* Task brief *
Recast all of the material below as a numbered list with one item per line, and leave out the blank lines.
** Begin Dataset content **
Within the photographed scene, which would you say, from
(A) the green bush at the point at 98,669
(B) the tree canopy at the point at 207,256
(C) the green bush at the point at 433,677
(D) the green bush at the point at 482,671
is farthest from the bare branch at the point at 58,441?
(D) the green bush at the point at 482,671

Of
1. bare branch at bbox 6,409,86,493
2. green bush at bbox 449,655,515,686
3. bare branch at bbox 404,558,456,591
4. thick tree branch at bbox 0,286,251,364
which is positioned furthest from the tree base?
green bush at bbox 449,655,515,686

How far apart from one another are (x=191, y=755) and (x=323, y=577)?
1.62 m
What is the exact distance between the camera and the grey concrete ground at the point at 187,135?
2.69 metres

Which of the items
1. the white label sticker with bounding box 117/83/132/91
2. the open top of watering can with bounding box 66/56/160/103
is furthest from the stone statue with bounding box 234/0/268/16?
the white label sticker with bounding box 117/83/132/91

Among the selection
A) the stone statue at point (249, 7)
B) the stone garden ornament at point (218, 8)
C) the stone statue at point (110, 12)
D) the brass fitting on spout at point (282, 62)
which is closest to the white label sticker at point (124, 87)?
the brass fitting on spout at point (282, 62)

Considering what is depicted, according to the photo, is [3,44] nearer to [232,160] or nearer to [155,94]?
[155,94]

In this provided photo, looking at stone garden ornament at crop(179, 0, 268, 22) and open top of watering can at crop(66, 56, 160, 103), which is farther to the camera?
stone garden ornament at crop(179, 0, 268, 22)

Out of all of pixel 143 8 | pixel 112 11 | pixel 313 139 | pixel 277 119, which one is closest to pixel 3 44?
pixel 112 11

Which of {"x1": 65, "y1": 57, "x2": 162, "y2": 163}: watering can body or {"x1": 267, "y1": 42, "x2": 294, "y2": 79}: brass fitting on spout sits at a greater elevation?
** End Dataset content **
* Reply to the task *
1. Within the photographed scene, which would you say, from
2. (A) the green bush at the point at 98,669
3. (B) the tree canopy at the point at 207,256
4. (C) the green bush at the point at 433,677
5. (D) the green bush at the point at 482,671
6. is farthest from the bare branch at the point at 58,441?
7. (D) the green bush at the point at 482,671
8. Of
9. 1. bare branch at bbox 6,409,86,493
10. 2. green bush at bbox 449,655,515,686
11. 3. bare branch at bbox 404,558,456,591
12. 4. thick tree branch at bbox 0,286,251,364
13. which is positioned furthest from the tree base?
14. green bush at bbox 449,655,515,686
15. How far apart from one another are (x=191, y=755) and (x=323, y=577)?
16. 1.62 m
17. What is the exact distance between the camera and the grey concrete ground at the point at 187,135?
18. 2.69 metres
19. Which of the items
20. 1. the white label sticker with bounding box 117/83/132/91
21. 2. the open top of watering can with bounding box 66/56/160/103
22. is furthest from the stone statue with bounding box 234/0/268/16?
23. the white label sticker with bounding box 117/83/132/91
24. Among the selection
25. A) the stone statue at point (249, 7)
26. B) the stone garden ornament at point (218, 8)
27. C) the stone statue at point (110, 12)
28. D) the brass fitting on spout at point (282, 62)
29. which is closest to the white label sticker at point (124, 87)?
30. the brass fitting on spout at point (282, 62)
31. Considering what is depicted, according to the photo, is [3,44] nearer to [232,160] or nearer to [155,94]?
32. [155,94]
33. In this provided photo, looking at stone garden ornament at crop(179, 0, 268, 22) and open top of watering can at crop(66, 56, 160, 103), which is farther to the camera?
34. stone garden ornament at crop(179, 0, 268, 22)
35. Out of all of pixel 143 8 | pixel 112 11 | pixel 313 139 | pixel 277 119, which one is closest to pixel 3 44?
36. pixel 112 11
37. Which of {"x1": 65, "y1": 57, "x2": 162, "y2": 163}: watering can body or {"x1": 267, "y1": 42, "x2": 294, "y2": 79}: brass fitting on spout sits at a greater elevation?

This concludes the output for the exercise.